The risk curve and prognosis distribution of patients in the training cohort revealed that patients in the low-risk group had a higher survival probability than those in the high-risk group (Figure 4(a)). PCA showed that the prognosis of the low- and high-risk groups was different, which further indicated the effectiveness of the CTCR model (Figure 4(b)). KM analysis showed that the OS of patients was significantly lower in the high-risk group than in the low-risk group (Figure 4(c), (p)< 0.001). The AUC value was 0.586 at 1 year, 0.666 at 3 years and 0.775 at 5 years (Figure 4(d)), which suggested that the risk model had an excellent ability to predict the long-term prognosis of patients with LUAD.

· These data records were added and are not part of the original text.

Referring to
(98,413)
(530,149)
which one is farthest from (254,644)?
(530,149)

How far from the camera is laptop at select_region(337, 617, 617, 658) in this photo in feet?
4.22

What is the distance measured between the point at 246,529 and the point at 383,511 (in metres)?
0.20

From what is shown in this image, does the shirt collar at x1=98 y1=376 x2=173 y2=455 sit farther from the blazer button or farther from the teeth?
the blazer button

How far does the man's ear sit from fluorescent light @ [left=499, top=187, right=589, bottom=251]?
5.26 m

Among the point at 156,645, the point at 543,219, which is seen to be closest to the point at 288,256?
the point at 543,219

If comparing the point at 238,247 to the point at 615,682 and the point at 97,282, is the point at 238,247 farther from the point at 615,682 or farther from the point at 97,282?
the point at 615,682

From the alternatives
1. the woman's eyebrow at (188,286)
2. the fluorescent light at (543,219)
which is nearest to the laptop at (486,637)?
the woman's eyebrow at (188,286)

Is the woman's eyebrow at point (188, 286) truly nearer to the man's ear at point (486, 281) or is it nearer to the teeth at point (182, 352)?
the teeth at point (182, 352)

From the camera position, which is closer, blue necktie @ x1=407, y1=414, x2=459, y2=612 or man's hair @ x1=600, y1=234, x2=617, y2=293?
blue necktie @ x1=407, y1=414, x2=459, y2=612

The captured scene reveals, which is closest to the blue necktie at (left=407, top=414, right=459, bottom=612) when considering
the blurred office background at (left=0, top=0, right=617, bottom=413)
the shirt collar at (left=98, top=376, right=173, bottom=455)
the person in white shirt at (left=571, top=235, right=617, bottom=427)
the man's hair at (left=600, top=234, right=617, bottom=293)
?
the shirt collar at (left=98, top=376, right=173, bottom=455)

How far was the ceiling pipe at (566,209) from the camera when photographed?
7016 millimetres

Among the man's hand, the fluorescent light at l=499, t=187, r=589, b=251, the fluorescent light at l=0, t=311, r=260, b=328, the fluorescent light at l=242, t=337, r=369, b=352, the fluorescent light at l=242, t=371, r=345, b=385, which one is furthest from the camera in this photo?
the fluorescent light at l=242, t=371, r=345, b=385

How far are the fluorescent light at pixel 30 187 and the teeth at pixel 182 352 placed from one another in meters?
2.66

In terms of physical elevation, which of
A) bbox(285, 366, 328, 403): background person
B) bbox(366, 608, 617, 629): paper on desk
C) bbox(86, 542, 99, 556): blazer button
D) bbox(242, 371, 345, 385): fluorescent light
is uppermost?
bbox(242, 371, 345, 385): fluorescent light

Univariate Cox regression analysis suggested that the pathological stage (HR = 1.226, 95% CI = 1.008–1.492, p <0.05) and risk scores (HR = 3.863, 95% CI = 2.291–6.514, p < 0.001) were prognostic factors for patients with LUAD (Figure 4(e)), whereas multivariate Cox regression analysis showed that only the risk score could be considered an independent prognostic indicator for patients with LUAD (Figure 4(f), HR = 3.623, 95% CI = 2.083–6.299, p < 0.001). Furthermore, the AUC values of the risk score (Figure 4(g)) and the combination of clinical characteristics and risk score (Supplementary Figure S3) were 0.699 and 0.713, which were higher than those of other clinical characteristics.

A prognostic nomogram was constructed to predict 1-, 3- and 5-year survival in TCGA cohort (Figure 4(h)). As shown in Figure 4(h), the expression of each prognostic gene in the risk model had a corresponding score The total score was obtained by adding the scores of all variables, and the survival probability of patients with LUAD was calculated according to the total score. Furthermore, the calibration plots of the nomogram suggested that the bias-corrected line was close to the ideal line, which indicated definitive agreement between the actual and predicted 1-, 3- and 5-year survival probabilities (Figure 4(i)). Therefore, the CTCR model had an excellent ability to predict the long-term survival of patients with LUAD.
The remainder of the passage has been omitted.